WHAT THE TASK ASKS:
Answer these questions from the weight loss blog post:
1. What does the writer liken the beginning of the school year to?
2. Whose body does the writer say their own body thinks it is?
3. How much weight did the writer gain during the week of staying below their caloric intake every day?

EXTRACTED TEXT:
= Beginning of Section =

Welcome back to The Weight Loss DiaBLOG! We have so much catching up to do!

Since we were last together, there is so much that has been going on! For some it has been the end of vacations, the return to school and/or work. If you live in an area of four distinct seasons, the weather is cooling, the leaves are changing, and the days are lessening in hours of light.
I always find that the beginning of the school year is like New Years. It is a time of starting over, creating new habits and making goals for the year to come. In that regard the turn of the calendars to September is a good opportunity to get focused on healthy eating and living.
The start of the school year was like that for me. For one thing I am too busy, too tired and too stressed to eat much! Sadly, my body thinks it is that of a polar bear, and when I endeavor to eat less it automatically goes into hibernation mode, slows down the metabolic processes of my digestion, and shuts down the ability to shed any weight. So, I eat healthy, I eat less (significantly less) and the scales still do not move south! As a matter of fact, one particular week, I was below my caloric intake every day for an entire week, and I gained two pounds! How does that happen?

= End of Section =

SOURCE DATA:
= Beginning of Section =

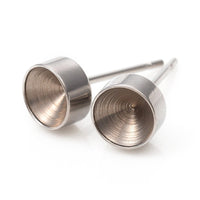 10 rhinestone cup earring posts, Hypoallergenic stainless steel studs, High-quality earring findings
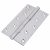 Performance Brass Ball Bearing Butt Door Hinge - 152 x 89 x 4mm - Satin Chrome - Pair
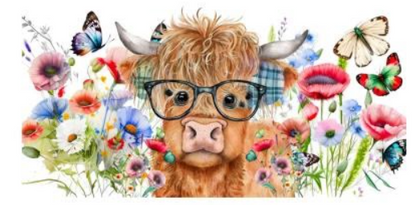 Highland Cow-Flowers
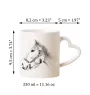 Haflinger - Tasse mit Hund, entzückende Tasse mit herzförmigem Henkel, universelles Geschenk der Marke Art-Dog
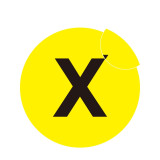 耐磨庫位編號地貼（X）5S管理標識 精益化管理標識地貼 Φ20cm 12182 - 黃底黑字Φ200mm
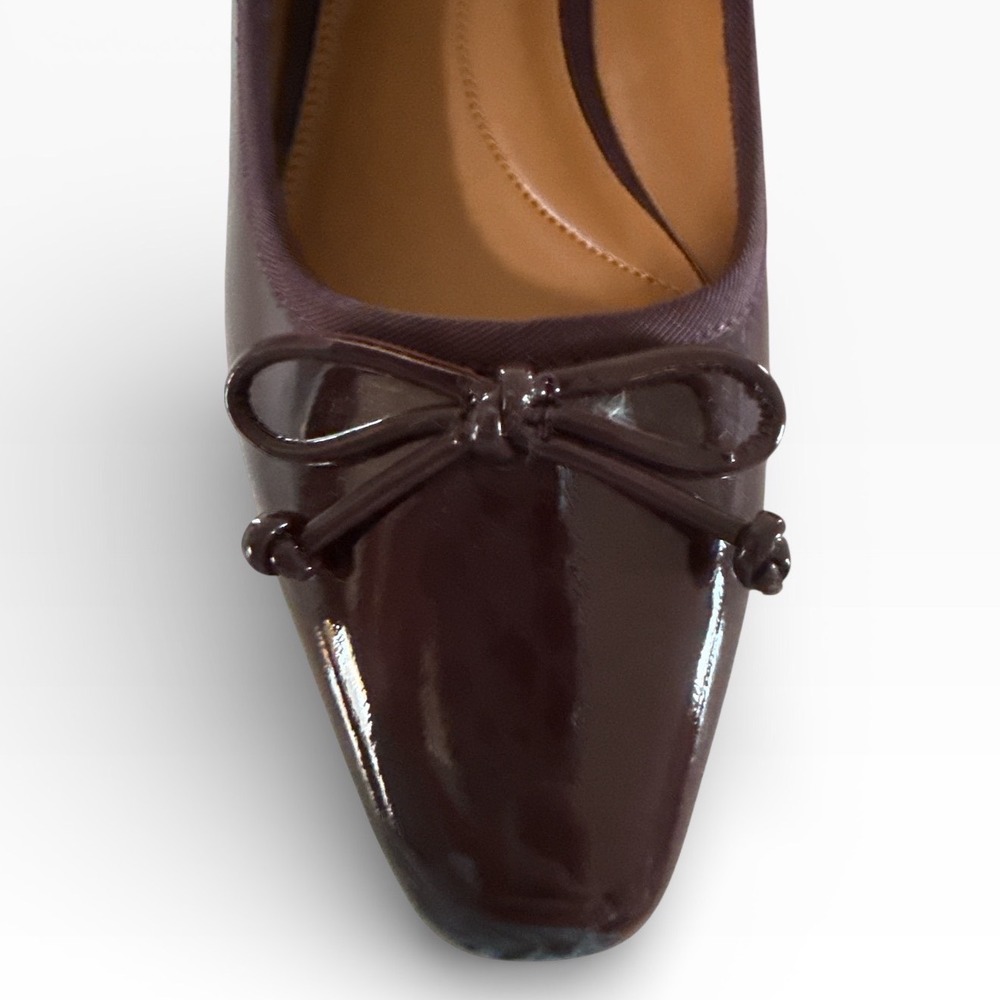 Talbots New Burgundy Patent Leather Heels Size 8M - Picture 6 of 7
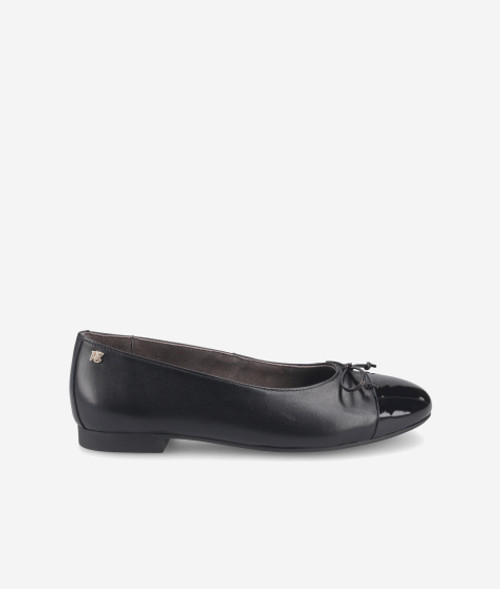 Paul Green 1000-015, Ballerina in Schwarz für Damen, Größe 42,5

= End of Section =
= Beginning of Section =

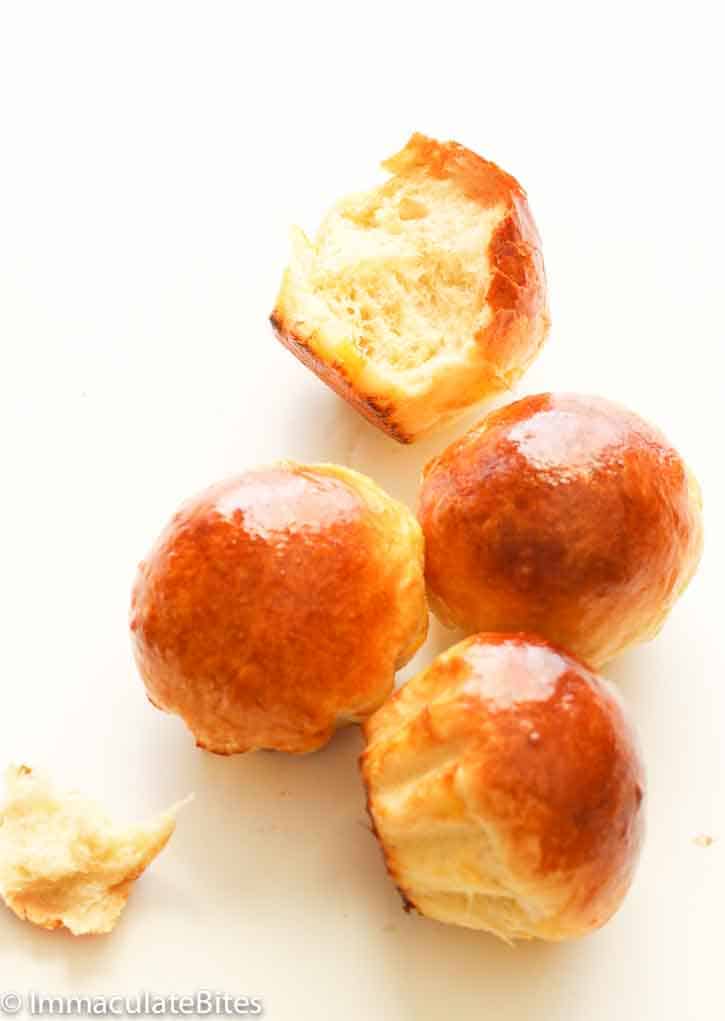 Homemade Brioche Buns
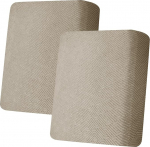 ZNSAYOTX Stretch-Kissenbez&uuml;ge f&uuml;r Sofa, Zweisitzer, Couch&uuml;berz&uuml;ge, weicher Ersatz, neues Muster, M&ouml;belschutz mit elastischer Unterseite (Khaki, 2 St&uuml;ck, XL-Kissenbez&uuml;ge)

= End of Section =
= Beginning of Section =

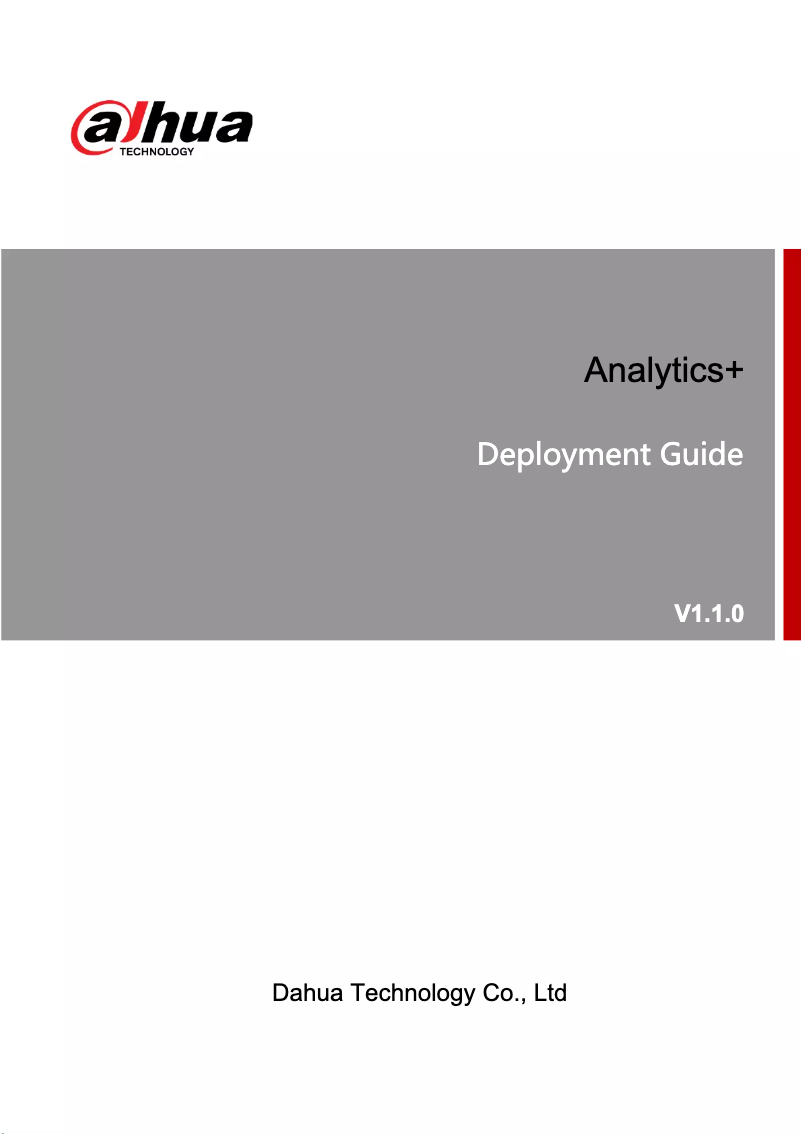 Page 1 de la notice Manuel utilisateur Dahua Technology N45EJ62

= End of Section =

TASK SOLUTION:
1. New Years
2. A polar bear's
3. Two pounds